-- Text segment --
____________

Why Being a Mum Is the Most Metal Thing I’ve Ever Done

I recently had a very random conversation with someone who told me his life was pretty much “sex, drugs, and rock’n’roll.”
I paused—I was already halfway through folding my second load of laundry that day—and said:
“Yeah. That’s pretty much SO NOT my life.”
“Unfortunate,” he said.
And I was like—NO SHIT.
Because honestly? I do think about it sometimes.
The backstage fling. The escape. The recklessness.
The version of me who would drink too much and kiss strangers with eyeliner running down her face.
Sometimes I fantasise about vanishing into that chaos like it’s a portal to who I used to be—or more accurately, who I never quite dared to become.
But would I actually do it?
Apart from the fact that I probably couldn't, even if my life depended on it (let's be real—my back isn't what it used to be, and I’d probably fall asleep before anything scandalous even happened)—No. I wouldn’t.

____________

-- Records shown --
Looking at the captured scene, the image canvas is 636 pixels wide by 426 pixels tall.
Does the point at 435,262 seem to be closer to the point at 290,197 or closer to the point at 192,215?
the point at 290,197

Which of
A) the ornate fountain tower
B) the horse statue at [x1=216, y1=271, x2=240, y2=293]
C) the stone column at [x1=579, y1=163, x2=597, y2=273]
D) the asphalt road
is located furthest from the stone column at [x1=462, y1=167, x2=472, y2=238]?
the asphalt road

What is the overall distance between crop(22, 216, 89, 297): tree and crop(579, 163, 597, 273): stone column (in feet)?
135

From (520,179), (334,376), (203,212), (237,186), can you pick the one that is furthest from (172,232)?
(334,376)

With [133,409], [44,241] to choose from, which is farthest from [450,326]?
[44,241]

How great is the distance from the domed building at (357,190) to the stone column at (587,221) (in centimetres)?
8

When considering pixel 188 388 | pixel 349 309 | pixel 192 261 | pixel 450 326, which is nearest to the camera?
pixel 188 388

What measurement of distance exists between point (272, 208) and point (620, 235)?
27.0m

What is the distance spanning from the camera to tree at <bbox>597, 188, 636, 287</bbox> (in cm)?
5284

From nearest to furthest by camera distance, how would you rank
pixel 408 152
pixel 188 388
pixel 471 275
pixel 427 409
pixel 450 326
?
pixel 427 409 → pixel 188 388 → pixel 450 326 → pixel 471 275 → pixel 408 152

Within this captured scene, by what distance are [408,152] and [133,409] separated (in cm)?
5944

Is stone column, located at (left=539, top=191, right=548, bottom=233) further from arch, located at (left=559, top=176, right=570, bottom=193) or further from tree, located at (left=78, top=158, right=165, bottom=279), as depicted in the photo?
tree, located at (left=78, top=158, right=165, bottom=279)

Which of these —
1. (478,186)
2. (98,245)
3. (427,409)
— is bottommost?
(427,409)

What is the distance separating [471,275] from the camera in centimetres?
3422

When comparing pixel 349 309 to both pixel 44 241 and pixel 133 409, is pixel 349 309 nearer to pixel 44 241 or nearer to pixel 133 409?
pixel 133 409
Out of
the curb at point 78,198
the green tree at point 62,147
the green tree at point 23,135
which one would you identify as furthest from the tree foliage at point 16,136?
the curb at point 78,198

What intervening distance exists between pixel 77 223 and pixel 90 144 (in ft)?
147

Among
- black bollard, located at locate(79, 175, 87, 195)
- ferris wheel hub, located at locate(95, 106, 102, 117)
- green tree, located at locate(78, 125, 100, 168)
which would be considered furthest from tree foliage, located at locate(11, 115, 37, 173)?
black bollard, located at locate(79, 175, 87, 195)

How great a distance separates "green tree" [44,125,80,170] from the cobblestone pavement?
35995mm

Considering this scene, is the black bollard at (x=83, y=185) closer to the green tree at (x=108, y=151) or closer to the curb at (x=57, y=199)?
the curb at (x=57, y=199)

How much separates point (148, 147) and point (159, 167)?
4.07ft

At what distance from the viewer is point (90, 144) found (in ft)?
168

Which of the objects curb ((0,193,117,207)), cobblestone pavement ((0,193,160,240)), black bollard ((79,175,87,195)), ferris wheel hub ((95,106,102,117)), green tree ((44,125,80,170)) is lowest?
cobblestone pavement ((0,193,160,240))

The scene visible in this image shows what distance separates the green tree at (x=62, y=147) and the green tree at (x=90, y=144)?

____________

-- Requirements --
(a) In the essay on being a mum, list the three things the writer names in the short fragments right after "Because honestly? I do think about it sometimes."
(b) Copy the passage of the essay on being a mum from "The version of" to "dared to become.".

-- Answers for the exercise --
(a)
The backstage fling
The escape
The recklessness

(b)
The version of me who would drink too much and kiss strangers with eyeliner running down her face.
Sometimes I fantasise about vanishing into that chaos like it’s a portal to who I used to be—or more accurately, who I never quite dared to become.